─── Extrait du texte

Les feuilles sont utilisées pour l'alimentation humaine et animale.
Le bois, résistant aux termites, est utilisé pour la fabrication de manches d'outils, de jougs de bœufs. C'est aussi un bon bois de chauffe et du bon charbon de bois.
La racine, l'écorce et les feuilles sont utilisées dans diverses préparations médicinales : hémorroïde, diarrhée, vomissement, maux de ventre, plaie…
En plus des fruits, le jujubier fournit du fourrage de qualité et entre dans la mise en place de haies vices de protection des cultures, efficace et non compétitive. En effet, l'analyse bromatologique des feuilles de zizyphus mauritiana dans le nord du Burkina Faso, montre une valeur fourragère élevée, particulièrement intéressante en saison sèche.
Pendant la saison sèche, la commercialisation des fruits de zizyphus mauritiana mobilise les populations et particulièrement les femmes, aussi bien dans les zones rurales qu'urbaines.
Variétés améliorées
Le jujubier est une des espèces en régression dans notre pays à cause de son intérêt multiple. Dans un souci de renversement de cette tendance et de domestication de la plante, des variétés indiennes ont été introduites au Burkina Faso. Les chercheurs du Département Productions Forestières de l'INERA ont réalisé depuis 2001 des greffes sur la variété locale avec des cultivars indiens. Le résultat de ces travaux a donné d'autres espèces de jujubier aux fruits plus gros et à la pulpe plus charnue (l'épaisseur de la pulpe est 10 fois supérieure à celle du fruit local). Présentant des similitudes de goût et de forme avec la pomme (seulement 2 fois moins gros), la << pomme du sahel >> a une meilleure saveur que celle de la variété locale. Sa pulpe est riche en éléments minéraux, en vitamine A et particulièrement en vitamine C. La matière minérale comporte une teneur relativement élevée en fer et en calcium. De ce fait, elle constitue un élément non négligeable dans l'alimentation des populations dans les zones arides et semi-arides dont l'alimentation est essentiellement basée sur les céréales pauvres en vitamines et en sels minéraux.
Ces nouvelles variétés de jujubier (Gola, Umran et Seb) peuvent être plantées dans les concessions comme des plantes ornementales.

──────
─── Données fournies

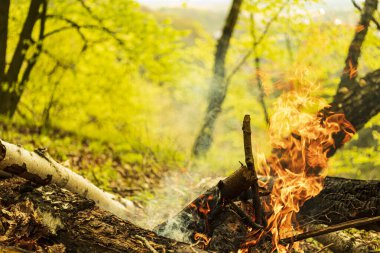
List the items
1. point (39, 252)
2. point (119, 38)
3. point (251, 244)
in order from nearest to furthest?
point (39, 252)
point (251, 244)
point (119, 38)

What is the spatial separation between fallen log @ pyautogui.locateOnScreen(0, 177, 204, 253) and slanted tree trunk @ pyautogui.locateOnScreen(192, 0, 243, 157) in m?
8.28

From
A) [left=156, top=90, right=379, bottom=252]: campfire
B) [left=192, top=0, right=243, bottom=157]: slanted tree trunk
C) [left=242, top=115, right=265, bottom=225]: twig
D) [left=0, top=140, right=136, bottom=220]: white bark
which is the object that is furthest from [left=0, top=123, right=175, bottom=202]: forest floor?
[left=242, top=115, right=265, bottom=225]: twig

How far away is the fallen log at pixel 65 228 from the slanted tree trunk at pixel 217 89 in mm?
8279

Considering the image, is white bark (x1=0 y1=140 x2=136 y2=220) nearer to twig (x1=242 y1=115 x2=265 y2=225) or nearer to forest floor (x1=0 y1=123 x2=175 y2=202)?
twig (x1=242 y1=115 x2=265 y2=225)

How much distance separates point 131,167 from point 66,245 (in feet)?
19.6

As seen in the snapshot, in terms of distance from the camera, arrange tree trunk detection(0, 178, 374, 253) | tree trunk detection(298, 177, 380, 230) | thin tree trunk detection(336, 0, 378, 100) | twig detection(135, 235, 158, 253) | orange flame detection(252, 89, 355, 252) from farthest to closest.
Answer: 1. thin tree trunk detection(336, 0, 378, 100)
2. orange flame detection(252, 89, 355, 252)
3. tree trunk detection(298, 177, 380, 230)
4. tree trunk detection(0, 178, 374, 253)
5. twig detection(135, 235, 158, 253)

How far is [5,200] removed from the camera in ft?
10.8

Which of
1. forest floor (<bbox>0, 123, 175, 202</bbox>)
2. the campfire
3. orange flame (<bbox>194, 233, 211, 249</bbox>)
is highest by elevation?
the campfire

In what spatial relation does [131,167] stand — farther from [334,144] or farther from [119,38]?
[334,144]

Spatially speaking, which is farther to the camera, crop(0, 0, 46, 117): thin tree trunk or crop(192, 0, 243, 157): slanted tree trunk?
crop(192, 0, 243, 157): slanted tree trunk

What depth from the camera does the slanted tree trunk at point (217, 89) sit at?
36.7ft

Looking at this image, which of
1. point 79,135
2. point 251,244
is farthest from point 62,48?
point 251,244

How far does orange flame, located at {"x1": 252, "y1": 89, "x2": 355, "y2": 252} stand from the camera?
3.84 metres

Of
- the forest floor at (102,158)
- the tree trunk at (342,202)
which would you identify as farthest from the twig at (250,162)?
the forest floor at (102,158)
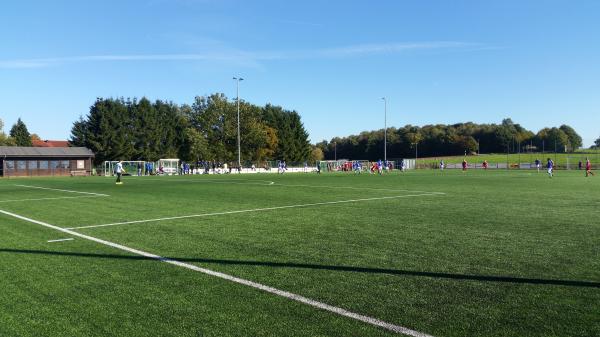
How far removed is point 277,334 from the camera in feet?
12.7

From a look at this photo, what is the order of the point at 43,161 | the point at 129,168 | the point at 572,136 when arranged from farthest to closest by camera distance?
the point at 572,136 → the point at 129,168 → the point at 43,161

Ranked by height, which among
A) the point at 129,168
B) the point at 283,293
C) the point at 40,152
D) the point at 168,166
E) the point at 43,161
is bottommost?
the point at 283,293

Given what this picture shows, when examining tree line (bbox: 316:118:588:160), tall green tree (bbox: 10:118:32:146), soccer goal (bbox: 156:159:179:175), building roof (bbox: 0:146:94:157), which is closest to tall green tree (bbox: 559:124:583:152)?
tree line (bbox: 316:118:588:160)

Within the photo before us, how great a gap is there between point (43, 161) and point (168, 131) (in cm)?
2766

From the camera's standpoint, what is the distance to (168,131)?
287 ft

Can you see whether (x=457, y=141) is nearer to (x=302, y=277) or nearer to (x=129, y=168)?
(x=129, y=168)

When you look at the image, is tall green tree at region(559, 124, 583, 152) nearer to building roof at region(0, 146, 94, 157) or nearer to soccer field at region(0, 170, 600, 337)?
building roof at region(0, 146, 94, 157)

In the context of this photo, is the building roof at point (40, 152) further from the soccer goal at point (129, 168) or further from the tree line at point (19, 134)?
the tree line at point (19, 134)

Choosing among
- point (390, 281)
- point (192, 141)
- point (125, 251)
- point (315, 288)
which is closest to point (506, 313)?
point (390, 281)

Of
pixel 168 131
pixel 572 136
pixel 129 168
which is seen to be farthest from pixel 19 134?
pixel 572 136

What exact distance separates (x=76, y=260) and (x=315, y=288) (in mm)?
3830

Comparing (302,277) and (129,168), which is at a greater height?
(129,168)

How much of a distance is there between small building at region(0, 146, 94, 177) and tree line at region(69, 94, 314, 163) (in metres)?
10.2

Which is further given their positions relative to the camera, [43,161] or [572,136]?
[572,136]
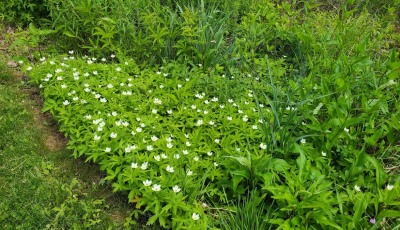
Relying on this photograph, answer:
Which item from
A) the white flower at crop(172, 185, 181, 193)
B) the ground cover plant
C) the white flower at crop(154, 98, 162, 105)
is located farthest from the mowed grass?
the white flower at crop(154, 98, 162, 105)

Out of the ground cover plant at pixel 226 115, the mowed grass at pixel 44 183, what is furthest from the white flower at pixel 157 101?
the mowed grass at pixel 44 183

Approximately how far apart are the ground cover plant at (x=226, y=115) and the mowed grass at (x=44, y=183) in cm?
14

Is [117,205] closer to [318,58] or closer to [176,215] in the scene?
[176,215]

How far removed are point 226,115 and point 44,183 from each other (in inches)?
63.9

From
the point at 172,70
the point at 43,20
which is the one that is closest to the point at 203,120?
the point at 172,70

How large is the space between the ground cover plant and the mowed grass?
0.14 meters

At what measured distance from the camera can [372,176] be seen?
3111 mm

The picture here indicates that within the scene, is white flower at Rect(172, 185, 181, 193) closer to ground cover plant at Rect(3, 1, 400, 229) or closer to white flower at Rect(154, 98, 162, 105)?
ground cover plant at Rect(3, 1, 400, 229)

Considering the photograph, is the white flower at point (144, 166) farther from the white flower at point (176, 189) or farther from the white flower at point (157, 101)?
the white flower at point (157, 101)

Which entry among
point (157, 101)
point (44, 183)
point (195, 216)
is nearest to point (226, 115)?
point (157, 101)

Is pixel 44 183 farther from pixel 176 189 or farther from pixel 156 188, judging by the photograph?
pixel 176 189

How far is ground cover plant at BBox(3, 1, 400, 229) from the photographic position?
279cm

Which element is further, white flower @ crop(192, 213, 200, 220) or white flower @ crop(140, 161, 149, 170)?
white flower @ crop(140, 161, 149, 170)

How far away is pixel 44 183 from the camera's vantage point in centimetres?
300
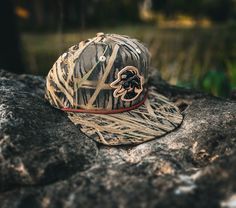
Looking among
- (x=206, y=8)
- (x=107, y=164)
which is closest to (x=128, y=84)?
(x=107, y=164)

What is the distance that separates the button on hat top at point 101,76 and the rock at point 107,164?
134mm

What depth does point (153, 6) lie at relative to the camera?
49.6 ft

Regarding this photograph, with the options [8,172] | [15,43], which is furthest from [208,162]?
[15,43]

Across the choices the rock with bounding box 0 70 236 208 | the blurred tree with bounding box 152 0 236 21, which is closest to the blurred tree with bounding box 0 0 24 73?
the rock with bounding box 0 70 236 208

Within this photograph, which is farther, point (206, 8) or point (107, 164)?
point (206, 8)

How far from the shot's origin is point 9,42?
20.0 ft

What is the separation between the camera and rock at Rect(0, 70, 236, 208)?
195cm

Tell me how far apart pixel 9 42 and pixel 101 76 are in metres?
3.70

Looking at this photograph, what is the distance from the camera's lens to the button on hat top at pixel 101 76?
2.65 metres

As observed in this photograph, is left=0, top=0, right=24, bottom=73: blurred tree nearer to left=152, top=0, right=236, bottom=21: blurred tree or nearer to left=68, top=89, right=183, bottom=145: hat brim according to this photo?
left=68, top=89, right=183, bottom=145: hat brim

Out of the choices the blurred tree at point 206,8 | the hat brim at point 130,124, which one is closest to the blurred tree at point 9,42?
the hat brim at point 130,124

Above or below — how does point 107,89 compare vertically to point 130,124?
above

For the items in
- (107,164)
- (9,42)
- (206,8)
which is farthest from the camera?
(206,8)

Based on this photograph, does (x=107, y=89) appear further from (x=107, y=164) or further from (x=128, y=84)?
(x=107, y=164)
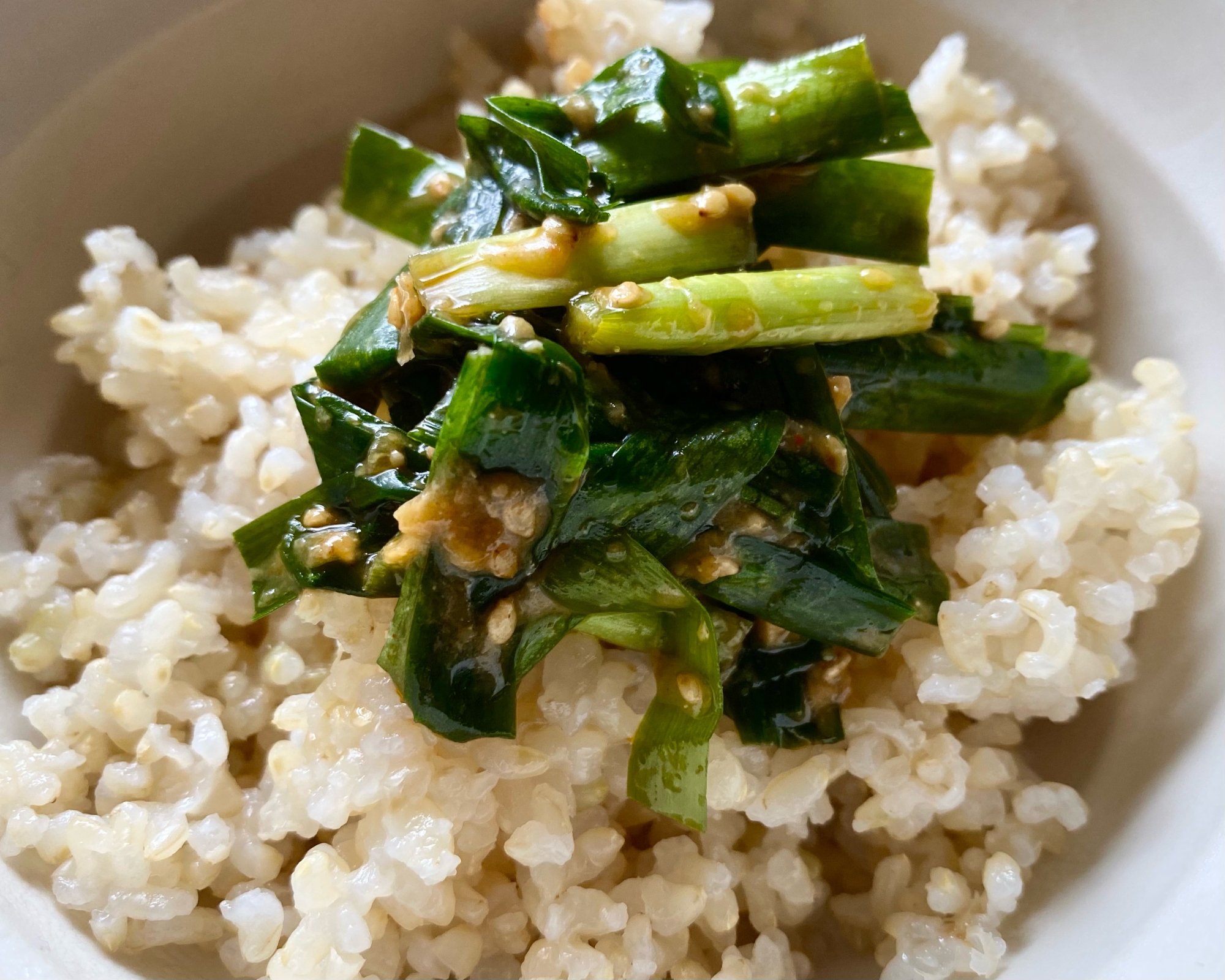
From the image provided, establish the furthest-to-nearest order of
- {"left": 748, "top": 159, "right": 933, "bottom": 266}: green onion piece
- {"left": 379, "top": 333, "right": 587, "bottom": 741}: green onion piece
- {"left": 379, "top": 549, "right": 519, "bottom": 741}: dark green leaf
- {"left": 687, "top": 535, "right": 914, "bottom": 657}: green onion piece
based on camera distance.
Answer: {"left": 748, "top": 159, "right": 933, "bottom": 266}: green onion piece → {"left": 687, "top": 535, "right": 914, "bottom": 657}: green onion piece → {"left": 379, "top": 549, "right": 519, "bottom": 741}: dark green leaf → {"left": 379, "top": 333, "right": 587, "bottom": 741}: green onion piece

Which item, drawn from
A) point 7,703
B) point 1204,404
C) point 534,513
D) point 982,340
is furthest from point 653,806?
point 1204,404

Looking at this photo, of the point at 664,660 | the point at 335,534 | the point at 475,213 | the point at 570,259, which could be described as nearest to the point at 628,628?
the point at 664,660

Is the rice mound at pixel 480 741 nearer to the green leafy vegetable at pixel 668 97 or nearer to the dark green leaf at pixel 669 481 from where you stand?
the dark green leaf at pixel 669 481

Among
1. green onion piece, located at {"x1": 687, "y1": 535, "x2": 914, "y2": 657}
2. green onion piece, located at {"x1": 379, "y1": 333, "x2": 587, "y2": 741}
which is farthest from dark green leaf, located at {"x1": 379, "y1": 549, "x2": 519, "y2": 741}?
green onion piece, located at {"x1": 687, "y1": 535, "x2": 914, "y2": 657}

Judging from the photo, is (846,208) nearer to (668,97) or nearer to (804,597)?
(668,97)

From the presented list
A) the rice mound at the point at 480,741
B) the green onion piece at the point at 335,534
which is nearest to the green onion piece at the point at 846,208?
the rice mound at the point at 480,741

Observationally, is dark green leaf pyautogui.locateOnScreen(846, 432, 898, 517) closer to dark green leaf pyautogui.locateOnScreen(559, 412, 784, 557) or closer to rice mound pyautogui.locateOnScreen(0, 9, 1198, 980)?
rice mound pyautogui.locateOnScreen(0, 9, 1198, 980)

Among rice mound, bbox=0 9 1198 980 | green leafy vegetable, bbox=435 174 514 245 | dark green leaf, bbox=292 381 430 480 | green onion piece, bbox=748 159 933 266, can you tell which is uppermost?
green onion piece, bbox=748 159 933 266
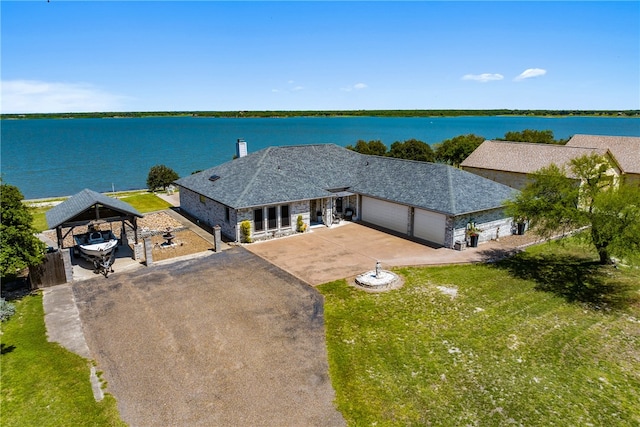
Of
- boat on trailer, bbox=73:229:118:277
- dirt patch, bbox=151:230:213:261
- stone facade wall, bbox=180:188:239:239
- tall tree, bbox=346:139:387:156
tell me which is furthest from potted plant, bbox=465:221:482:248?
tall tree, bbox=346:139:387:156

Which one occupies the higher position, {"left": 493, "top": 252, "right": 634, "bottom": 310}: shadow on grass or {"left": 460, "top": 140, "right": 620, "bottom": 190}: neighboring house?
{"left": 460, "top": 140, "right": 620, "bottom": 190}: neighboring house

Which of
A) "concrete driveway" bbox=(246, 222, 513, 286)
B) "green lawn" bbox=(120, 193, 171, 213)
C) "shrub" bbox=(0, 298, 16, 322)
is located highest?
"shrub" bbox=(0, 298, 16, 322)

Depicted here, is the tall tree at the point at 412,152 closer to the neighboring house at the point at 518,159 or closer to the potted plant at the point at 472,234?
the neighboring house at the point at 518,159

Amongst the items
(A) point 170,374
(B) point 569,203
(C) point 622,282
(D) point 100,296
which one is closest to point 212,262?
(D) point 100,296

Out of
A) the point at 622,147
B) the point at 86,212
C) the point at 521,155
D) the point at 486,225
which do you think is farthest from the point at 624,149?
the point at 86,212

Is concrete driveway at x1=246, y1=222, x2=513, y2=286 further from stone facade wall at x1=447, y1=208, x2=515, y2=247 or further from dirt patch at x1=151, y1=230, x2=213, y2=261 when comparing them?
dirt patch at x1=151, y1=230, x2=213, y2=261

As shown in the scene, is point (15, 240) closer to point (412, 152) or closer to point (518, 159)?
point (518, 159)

──────

- **Consigne**:
Selon l'extrait sur le jujubier, depuis quelle année les chercheurs de l'INERA réalisent-ils des greffes de cultivars indiens sur la variété locale ?

- **Réponse**:
Depuis 2001.